-------- Texto de origen

Estas procesiones se caracterizaban por su austeridad y sencillez. Al frente del cortejo iba una seña, generalmente de color negro, seguida de los verdaderos protagonistas, los cofrades de sangre. Ataviados con capirote romo y camisas de angeo curado para empapar la sangre, recorrían las calles flagelándose con las disciplinas. A continuación, iban los cofrades de luz portando candelas en las manos. Cerraba la procesión un crucificado pequeño que respondía a una de las devociones que dio origen a las procesiones de Semana Santa, Cristo muerto en la cruz pasional, en la Vera Cruz. Lo portaba un clérigo acompañado de dos hermanos, de ahí sus reducidas dimensiones. Nada más, ni pasos, ni flores, ni bordados, tan solo el acompañamiento musical de un tambor templado y una trompeta tocando a dolor.

Que las mujeres tomaban parte en las procesiones como hermanas de sangre es un hecho probado en las reglas, las cuales de manera insistente prohíben tal participación. Debían integrar el cortejo dentro del grupo de luz, con la cara descubierta y con hábitos determinados según cada cofradía. Pero lo cierto es que durante todo el siglo XVI los estatutos reiteran esta proscripción, ellas seguían allí.

Por tanto, la disciplina pública fue el elemento fundamental dentro de la celebración de las procesiones de Semana Santa durante prácticamente la totalidad del siglo XVI. La contemplación de la procesión de disciplina provocaba entre sus contemporáneos una fascinación que provenía del uso del sufrimiento. Atendiendo a sus componentes simbólicos y culturales, debe ser entendida dentro del contexto histórico que la generó y de los fines que perseguía, sentir el amor de Dios así como fomentar la paz y una fuerte cohesión social. Los gestos y expresiones buscaban con la performatividad creada alcanzar la salvación.

----------------
-------- Datos proporcionados

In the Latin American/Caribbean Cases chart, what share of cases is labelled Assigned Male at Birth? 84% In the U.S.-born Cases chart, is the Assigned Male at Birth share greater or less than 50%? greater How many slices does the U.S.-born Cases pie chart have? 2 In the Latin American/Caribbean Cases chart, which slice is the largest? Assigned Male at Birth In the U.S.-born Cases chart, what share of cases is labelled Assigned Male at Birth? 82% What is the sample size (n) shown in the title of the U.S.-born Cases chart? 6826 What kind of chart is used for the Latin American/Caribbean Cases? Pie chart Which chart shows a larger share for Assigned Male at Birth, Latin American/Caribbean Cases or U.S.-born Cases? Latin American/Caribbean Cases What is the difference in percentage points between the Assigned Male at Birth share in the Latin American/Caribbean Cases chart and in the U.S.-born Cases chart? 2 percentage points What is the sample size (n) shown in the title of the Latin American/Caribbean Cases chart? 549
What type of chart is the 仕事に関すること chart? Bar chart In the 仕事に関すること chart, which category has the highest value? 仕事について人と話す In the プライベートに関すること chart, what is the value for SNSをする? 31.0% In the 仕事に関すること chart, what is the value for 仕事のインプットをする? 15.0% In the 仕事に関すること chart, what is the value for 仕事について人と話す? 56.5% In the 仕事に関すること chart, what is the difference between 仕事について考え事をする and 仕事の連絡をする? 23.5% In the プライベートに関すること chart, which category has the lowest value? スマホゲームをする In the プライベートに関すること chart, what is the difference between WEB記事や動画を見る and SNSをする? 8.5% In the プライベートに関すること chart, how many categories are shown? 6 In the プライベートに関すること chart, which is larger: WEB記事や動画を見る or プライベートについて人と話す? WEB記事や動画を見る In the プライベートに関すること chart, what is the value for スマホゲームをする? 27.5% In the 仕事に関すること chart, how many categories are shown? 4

----------------

Prolonga el texto sobre las procesiones de disciplina del siglo XVI a partir de su última oración.

:: Resultado del ejercicio ::
Todos los sentidos del cuerpo se activaban durante esta procesión, pues se estaba expuesto al sonido de los de los latigazos y el llanto de los flagelantes, la visión de la carne lacerada, el olor a sangre, el dolor de la flagelación, el sabor de las lágrimas que corrían por el rostro. Gestos, experiencia sensorial y emociones se entrelazaban tanto en el plano espiritual como en el social.

La conmoción provocada por los cofrades de sangre ayudaba a los fieles a vivir el vía crucis de Jesús en “tiempo real”. Participaban en los sufrimientos de Cristo mientras caminaba dolorosamente hacia su muerte en el Gólgota y, por tanto, hacia la redención de la humanidad. Muerte conmemorada y muerte ritualizada se imbricaban en una performatividad con claros fines salvíficos y redentores.

A partir del siglo XVII las transformaciones del entramado físico de Sevilla y las políticas culturales más amplias del concejo influyeron en las actitudes de sus cofradías hacia la ceremonia y el espectáculo. Está claro que el Barroco modificó la dialéctica de teatralidad y profunda interioridad de la procesión de disciplina, sin que sepamos hasta qué punto las juntas de gobierno de las cofradías se inspiraron en las procesiones cívicas a la hora de codificar sus procesiones. Quizás tentadas por la experiencia visual y sensorial que generaban formalizaron la procesión de disciplina cambiando la práctica y el sentimiento. Las nuevas normas que restringían la libertad y espontaneidad durante los rituales también moderaron el fervor penitencial, a partir de una liturgia que controlaba y disciplinaba los impulsos de los cofrades de sangre y de sus espectadores. Con ello se disipó el fervor que había hecho tan atractiva la flagelación voluntaria.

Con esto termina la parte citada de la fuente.